__TEXT EXCERPT__:
────────────────────────────────────────

‘But Wait, There’s More’ No More

Infomercial sales and advertising pioneer Philip Kives died at the age of 87 April 27. Kives was the founder of K-Tel, the company responsible for many advertisements on the U.S. and Canadian airwaves throughout the ’60s and ’70s. 

Photo: Wayne Glowacki / Winnipeg Free Press, via The Canadian Press, vi

The Veg-o-matic, Feather-Touch knife and Miracle Brush hair remover were some of the gadgets peddled by Kives, but it was his venture into music compilations that took his business to new heights. K-tel’s sale of hundreds of millions of records was a revolutionary feat at a time when the music industry was still incapable of understanding how to redistribute music in compilations at a large scale. The best seller, Hooked on Classics, moved more than 10 million units, according to the company website.

Born in 1929, Kives started his life humbly in a family of Jewish immigrant farmers in Oungre, Saskatchewan. He took an interest in sales early on in life and moved to Winnipeg, Manitoba at the age of 18 where he soon started working as a salesman of cookware and appliances. After rising to the top of the sales ladder in his Winnipeg job, he and his brother moved to Atlantic City, N.J., for a year, gaining more experience in how to sell a tough crowd. In 1962 he returned to Winnipeg, pioneering the use of television to sell what many would consider useless gadgets to large audiences.

────────────────────────────────────────

__SUPPLIED MATERIAL__:
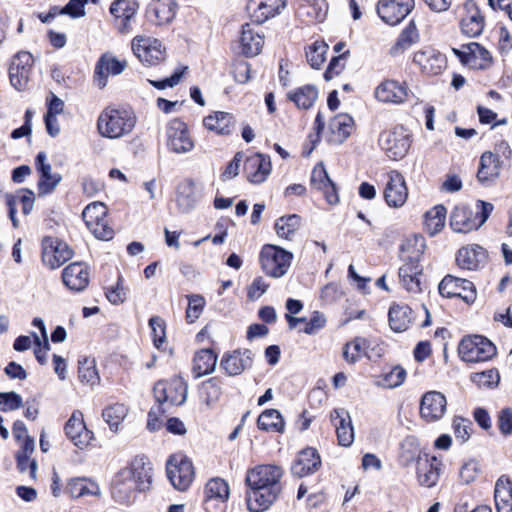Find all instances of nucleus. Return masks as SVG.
I'll return each mask as SVG.
<instances>
[{
  "label": "nucleus",
  "instance_id": "f257e3e1",
  "mask_svg": "<svg viewBox=\"0 0 512 512\" xmlns=\"http://www.w3.org/2000/svg\"><path fill=\"white\" fill-rule=\"evenodd\" d=\"M282 476V468L273 464L258 465L248 470L246 503L250 512H264L273 504L282 491Z\"/></svg>",
  "mask_w": 512,
  "mask_h": 512
},
{
  "label": "nucleus",
  "instance_id": "f03ea898",
  "mask_svg": "<svg viewBox=\"0 0 512 512\" xmlns=\"http://www.w3.org/2000/svg\"><path fill=\"white\" fill-rule=\"evenodd\" d=\"M152 467L145 456H137L128 467L121 469L114 477L112 496L120 503H129L136 491L149 489Z\"/></svg>",
  "mask_w": 512,
  "mask_h": 512
},
{
  "label": "nucleus",
  "instance_id": "7ed1b4c3",
  "mask_svg": "<svg viewBox=\"0 0 512 512\" xmlns=\"http://www.w3.org/2000/svg\"><path fill=\"white\" fill-rule=\"evenodd\" d=\"M493 209V204L483 200L477 201L476 211L467 205H457L450 215V227L457 233L477 230L487 221Z\"/></svg>",
  "mask_w": 512,
  "mask_h": 512
},
{
  "label": "nucleus",
  "instance_id": "20e7f679",
  "mask_svg": "<svg viewBox=\"0 0 512 512\" xmlns=\"http://www.w3.org/2000/svg\"><path fill=\"white\" fill-rule=\"evenodd\" d=\"M136 123L132 112L125 109L105 108L97 119V130L102 137L117 139L129 134Z\"/></svg>",
  "mask_w": 512,
  "mask_h": 512
},
{
  "label": "nucleus",
  "instance_id": "39448f33",
  "mask_svg": "<svg viewBox=\"0 0 512 512\" xmlns=\"http://www.w3.org/2000/svg\"><path fill=\"white\" fill-rule=\"evenodd\" d=\"M458 353L465 362H485L496 355L495 345L481 335L468 336L461 340Z\"/></svg>",
  "mask_w": 512,
  "mask_h": 512
},
{
  "label": "nucleus",
  "instance_id": "423d86ee",
  "mask_svg": "<svg viewBox=\"0 0 512 512\" xmlns=\"http://www.w3.org/2000/svg\"><path fill=\"white\" fill-rule=\"evenodd\" d=\"M292 253L281 247L267 244L260 252V263L264 273L273 278L284 276L292 261Z\"/></svg>",
  "mask_w": 512,
  "mask_h": 512
},
{
  "label": "nucleus",
  "instance_id": "0eeeda50",
  "mask_svg": "<svg viewBox=\"0 0 512 512\" xmlns=\"http://www.w3.org/2000/svg\"><path fill=\"white\" fill-rule=\"evenodd\" d=\"M424 247V238L421 236L406 239L401 244L400 252L404 264L399 268V278L422 275V267L419 264V260L423 254Z\"/></svg>",
  "mask_w": 512,
  "mask_h": 512
},
{
  "label": "nucleus",
  "instance_id": "6e6552de",
  "mask_svg": "<svg viewBox=\"0 0 512 512\" xmlns=\"http://www.w3.org/2000/svg\"><path fill=\"white\" fill-rule=\"evenodd\" d=\"M107 207L102 202L88 204L82 212V218L87 228L101 240L113 238L114 231L106 220Z\"/></svg>",
  "mask_w": 512,
  "mask_h": 512
},
{
  "label": "nucleus",
  "instance_id": "1a4fd4ad",
  "mask_svg": "<svg viewBox=\"0 0 512 512\" xmlns=\"http://www.w3.org/2000/svg\"><path fill=\"white\" fill-rule=\"evenodd\" d=\"M167 476L179 491H185L192 483L194 470L192 462L184 455H171L166 464Z\"/></svg>",
  "mask_w": 512,
  "mask_h": 512
},
{
  "label": "nucleus",
  "instance_id": "9d476101",
  "mask_svg": "<svg viewBox=\"0 0 512 512\" xmlns=\"http://www.w3.org/2000/svg\"><path fill=\"white\" fill-rule=\"evenodd\" d=\"M379 145L389 158L393 160L402 159L409 151L410 135L403 127H396L392 131H385L380 134Z\"/></svg>",
  "mask_w": 512,
  "mask_h": 512
},
{
  "label": "nucleus",
  "instance_id": "9b49d317",
  "mask_svg": "<svg viewBox=\"0 0 512 512\" xmlns=\"http://www.w3.org/2000/svg\"><path fill=\"white\" fill-rule=\"evenodd\" d=\"M438 289L439 293L447 298L459 297L466 303H473L476 300L474 284L464 278L446 275L440 282Z\"/></svg>",
  "mask_w": 512,
  "mask_h": 512
},
{
  "label": "nucleus",
  "instance_id": "f8f14e48",
  "mask_svg": "<svg viewBox=\"0 0 512 512\" xmlns=\"http://www.w3.org/2000/svg\"><path fill=\"white\" fill-rule=\"evenodd\" d=\"M73 251L63 241L45 237L42 240V262L50 269H56L71 259Z\"/></svg>",
  "mask_w": 512,
  "mask_h": 512
},
{
  "label": "nucleus",
  "instance_id": "ddd939ff",
  "mask_svg": "<svg viewBox=\"0 0 512 512\" xmlns=\"http://www.w3.org/2000/svg\"><path fill=\"white\" fill-rule=\"evenodd\" d=\"M414 5V0H379L377 13L383 22L394 26L406 18Z\"/></svg>",
  "mask_w": 512,
  "mask_h": 512
},
{
  "label": "nucleus",
  "instance_id": "4468645a",
  "mask_svg": "<svg viewBox=\"0 0 512 512\" xmlns=\"http://www.w3.org/2000/svg\"><path fill=\"white\" fill-rule=\"evenodd\" d=\"M167 146L177 154L190 152L194 148L187 125L180 119L171 120L166 128Z\"/></svg>",
  "mask_w": 512,
  "mask_h": 512
},
{
  "label": "nucleus",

────────────────────────────────────────

__GIVEN TASK 1__: From the article on Philip Kives, reproduce the passage starting at "The Veg-o-matic, Feather-Touch" and ending at "the company website.".
__GIVEN TASK 2__: According to the article on Philip Kives, which K-tel compilation was the best seller?
__GIVEN TASK 3__: List every gadget that the article on Philip Kives names as one he sold.

__RESULT 1__:
The Veg-o-matic, Feather-Touch knife and Miracle Brush hair remover were some of the gadgets peddled by Kives, but it was his venture into music compilations that took his business to new heights. K-tel’s sale of hundreds of millions of records was a revolutionary feat at a time when the music industry was still incapable of understanding how to redistribute music in compilations at a large scale. The best seller, Hooked on Classics, moved more than 10 million units, according to the company website.

__RESULT 2__: Hooked on Classics

__RESULT 3__:
- Veg-o-matic
- Feather-Touch knife
- Miracle Brush hair remover